| Goal of the exercise |
Reproduce the records verbatim from the line containing "Can you tell" through the end of the records, leaving out the pictures.

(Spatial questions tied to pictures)
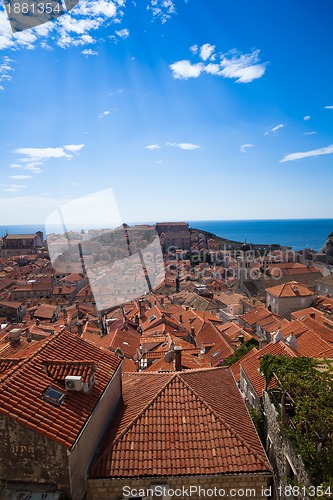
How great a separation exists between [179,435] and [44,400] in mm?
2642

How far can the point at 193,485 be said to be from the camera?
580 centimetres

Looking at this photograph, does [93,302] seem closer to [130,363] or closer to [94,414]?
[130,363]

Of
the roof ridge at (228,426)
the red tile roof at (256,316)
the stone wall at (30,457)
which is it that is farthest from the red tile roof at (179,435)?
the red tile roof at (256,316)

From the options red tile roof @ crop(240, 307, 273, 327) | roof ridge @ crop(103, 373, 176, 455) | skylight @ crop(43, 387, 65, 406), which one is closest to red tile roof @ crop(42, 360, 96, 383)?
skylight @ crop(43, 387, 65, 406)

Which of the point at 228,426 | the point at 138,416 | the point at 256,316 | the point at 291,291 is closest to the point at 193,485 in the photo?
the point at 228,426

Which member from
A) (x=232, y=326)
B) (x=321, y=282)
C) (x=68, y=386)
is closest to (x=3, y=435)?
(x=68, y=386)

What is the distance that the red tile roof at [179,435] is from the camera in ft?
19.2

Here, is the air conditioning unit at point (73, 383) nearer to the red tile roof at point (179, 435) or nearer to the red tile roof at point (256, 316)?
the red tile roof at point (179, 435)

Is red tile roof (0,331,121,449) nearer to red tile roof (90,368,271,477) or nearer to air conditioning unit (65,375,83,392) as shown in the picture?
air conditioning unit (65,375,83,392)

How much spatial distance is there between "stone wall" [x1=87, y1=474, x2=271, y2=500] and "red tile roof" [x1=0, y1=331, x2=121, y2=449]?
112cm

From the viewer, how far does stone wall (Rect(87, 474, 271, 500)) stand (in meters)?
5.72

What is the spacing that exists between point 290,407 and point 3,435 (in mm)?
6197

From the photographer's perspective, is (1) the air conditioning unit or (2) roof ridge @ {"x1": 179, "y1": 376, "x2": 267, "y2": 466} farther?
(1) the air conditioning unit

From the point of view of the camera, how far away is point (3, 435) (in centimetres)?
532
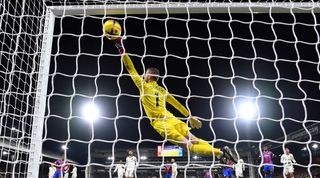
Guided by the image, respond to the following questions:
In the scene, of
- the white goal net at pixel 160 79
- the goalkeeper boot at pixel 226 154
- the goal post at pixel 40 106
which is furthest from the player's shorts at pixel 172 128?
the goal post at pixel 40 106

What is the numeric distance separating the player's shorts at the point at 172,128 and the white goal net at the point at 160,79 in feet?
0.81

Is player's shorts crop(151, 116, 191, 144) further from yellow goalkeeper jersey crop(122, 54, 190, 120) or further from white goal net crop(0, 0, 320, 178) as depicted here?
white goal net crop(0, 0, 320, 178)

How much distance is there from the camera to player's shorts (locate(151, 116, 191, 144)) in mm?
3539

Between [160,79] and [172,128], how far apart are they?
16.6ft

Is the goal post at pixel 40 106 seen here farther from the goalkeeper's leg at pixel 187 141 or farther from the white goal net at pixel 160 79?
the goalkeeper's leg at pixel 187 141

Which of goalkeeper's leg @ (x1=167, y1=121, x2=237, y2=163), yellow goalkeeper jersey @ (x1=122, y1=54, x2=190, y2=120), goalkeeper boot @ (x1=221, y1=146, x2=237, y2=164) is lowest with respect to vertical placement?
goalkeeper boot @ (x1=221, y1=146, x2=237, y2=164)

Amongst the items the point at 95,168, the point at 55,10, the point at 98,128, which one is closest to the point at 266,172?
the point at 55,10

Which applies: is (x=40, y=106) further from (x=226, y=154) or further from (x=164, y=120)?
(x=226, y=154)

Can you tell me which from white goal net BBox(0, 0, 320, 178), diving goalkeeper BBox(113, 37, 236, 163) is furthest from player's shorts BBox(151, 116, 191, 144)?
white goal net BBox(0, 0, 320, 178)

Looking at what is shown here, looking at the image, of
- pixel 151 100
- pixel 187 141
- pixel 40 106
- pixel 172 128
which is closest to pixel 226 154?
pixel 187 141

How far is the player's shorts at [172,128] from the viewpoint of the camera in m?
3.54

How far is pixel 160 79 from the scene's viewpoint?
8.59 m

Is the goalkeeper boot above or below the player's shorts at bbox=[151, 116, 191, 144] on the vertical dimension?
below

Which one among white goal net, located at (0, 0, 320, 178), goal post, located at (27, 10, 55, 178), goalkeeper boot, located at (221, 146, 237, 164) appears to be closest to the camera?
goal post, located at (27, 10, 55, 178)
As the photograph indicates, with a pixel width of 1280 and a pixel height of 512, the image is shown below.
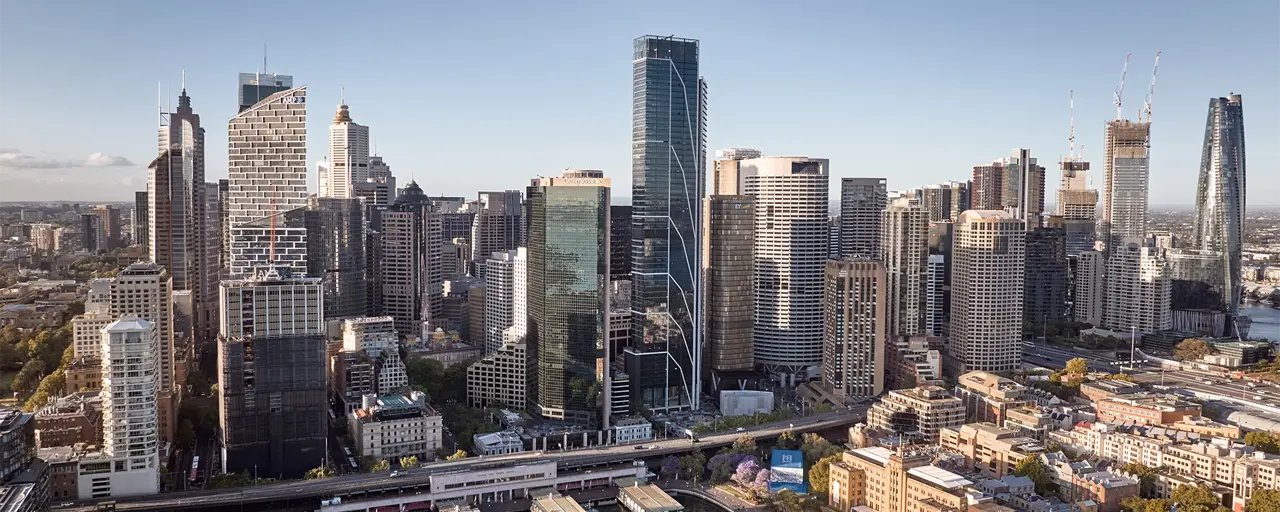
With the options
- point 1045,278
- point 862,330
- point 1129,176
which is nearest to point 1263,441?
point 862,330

| Result below |
Can you tell me which from white goal net BBox(0, 0, 320, 178), diving goalkeeper BBox(113, 37, 236, 163) is furthest from player's shorts BBox(151, 116, 191, 144)?
white goal net BBox(0, 0, 320, 178)

Looking at what is shown here, looking at the image, of
- pixel 151 100
- pixel 187 141
- pixel 40 106
- pixel 172 128
which is closest to pixel 226 154?
pixel 187 141

How far is the player's shorts at [172,128] from the viewpoint of the camera in m?
3.54

How far is pixel 160 79 from the scene's viewpoint?
8.59 m

Is the goalkeeper boot above or below the player's shorts at bbox=[151, 116, 191, 144] on the vertical dimension?
below

Which one among white goal net, located at (0, 0, 320, 178), goal post, located at (27, 10, 55, 178), goalkeeper boot, located at (221, 146, 237, 164) appears to be closest to the camera?
goal post, located at (27, 10, 55, 178)
As the photograph indicates, with a pixel width of 1280 and a pixel height of 512, the image is shown below.
With the options
- point 1045,278
- point 862,330
- point 1129,176
which is nearest to point 1263,441?
point 862,330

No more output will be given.